Childhood literacy is crucial to becoming a successful reader and lifelong learner. However, for low-income students, the outcome is disparate. According to Forbes, the ratio for age-appropriate books per child in low-income neighborhoods is one book per 300 children compared to middle-income areas, where the ratio is 13 books per child. As students prepare to head back to school in the coming weeks, giving more students access to diverse, inclusive literature is at the forefront of many educators’ minds. To help advance childhood literacy in low-income and BIPOC areas like the Bronx, New York, local representatives are working with nonprofit organizations striving to narrow the literacy gap.
“We want to work with students as early as possible to reinstate that love, excitement, and joy towards reading,” said Rina Madhani, the executive director and co-founder of Start Lighthouse.
Start Lighthouse launched in March 2020, as students struggled to find reading materials.

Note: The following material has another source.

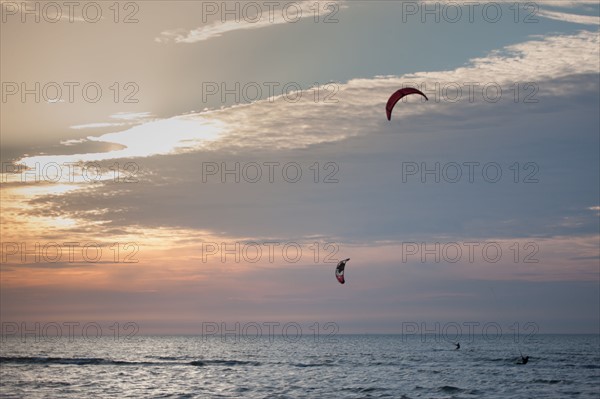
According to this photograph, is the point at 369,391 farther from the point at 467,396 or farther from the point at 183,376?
the point at 183,376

The organization currently serves seven schools in the South Bronx from Pre-K through 8th grade and aims to end the literacy gap by offering a three-pronged approach for students. Their method includes literacy adventures, diverse representations through books, and community workshops. Since its founding, it has completed over 500 hours of programming, distributed 21,015 multicultural books, trained 105 volunteers, and created 5,117 home libraries in the South Bronx. The organization also gained support from Rep. Alexandria Ocasio-Cortez in March 2022, and it became one of her 15 community projects requesting funding to create permanent literacy hubs in schools in the South Bronx, where 63% of children are born into poverty, fewer than half of school-aged children meet city and state learning standards, and under 10% of adults have attained a college degree.
“The funding would support us orchestrating daily literacy programming for all the students in that school community,” Madhani said.
P.S. 214 in the Bronx has been working with Start Lighthouse to engage its students with diverse literature. Students can own their first book through their literacy adventures, read books by authors of color, and collaborate with their family members.
“Students are excited about the work that we’re doing here with Start Lighthouse,” said David Cintron, the former principal of P.S. 214, who is now transitioning to a superintendent role.
“They’re looking forward to their literary adventure visits and the workshops that the organization has provided for our students. “It’s always been important to me that my children see themselves in literature. We know, particularly for adolescent students, that seeing themselves reflected in the literature gives them that first step toward imagining the possibilities in life.”
According to a study by American University in Washington, D.C, students who fail to complete their education are more likely to experience negative outcomes, including poverty, poor health, and incarceration. The study shows that students from low-income areas are more likely to end up in the school-to-prison pipeline because of practices and policies that disproportionately target and criminalize Black, Indigenous, and people of color.

Melanie Baez is a parent who learned about Start Lighthouse after attending one of their events in her child’s school in the Port Morris neighborhood of the Bronx. Baez loved that the books highlighted different cultures, gave children the opportunity to engage with the literature, and catered to both students and parents.
“I’m a firm believer that books can change your life,” Baez said. “There was a book that was all about celebrating Puerto Rican heritage, and that’s my heritage, that’s my blood. When I saw that … I made sure I put it on my desk at work, and I also shared that with some of the families at the school where I work … It’s just something wonderful, and I think that that also allows kids to want to open up a book.”
Although the number of banned books nationwide is expanding, most of the books that Start Lighthouse display for students and parents to check out are all on the banned list, such as
“All Boys Aren’t Blue,” “The Hate U Give,” “Ghost Boys,” and “The Poet X.”
“These issues need to be centered as we’ve gone through many attributes of time where marginalized voices and stories continue to be oppressed. And we’re just not going to allow that to stay true,” Madhani said. “And that’s why we are so intentional about the books and the stories that we allow our students in the Bronx to have access to.”
Although Start Lighthouse works with schools in the Bronx, organizations nationwide—like Our Kids Read in Maryland and The Conscious Connect in Ohio—have the same mission. Funding for Start Lighthouse purchases books, furniture, authors’ residency honorariums, and supplies to help students achieve reading proficiency by third grade. It also supports interactive workshops to develop at-home reading routines for both students and their families.
“Students have come up to me and just told me, ‘I appreciate the color of my skin and how my hair looks,’” Mahani said. “We were talking about their hair texture, but we’re talking about students as young as 6 and 7 being able to internalize these sentiments and verbalize them.”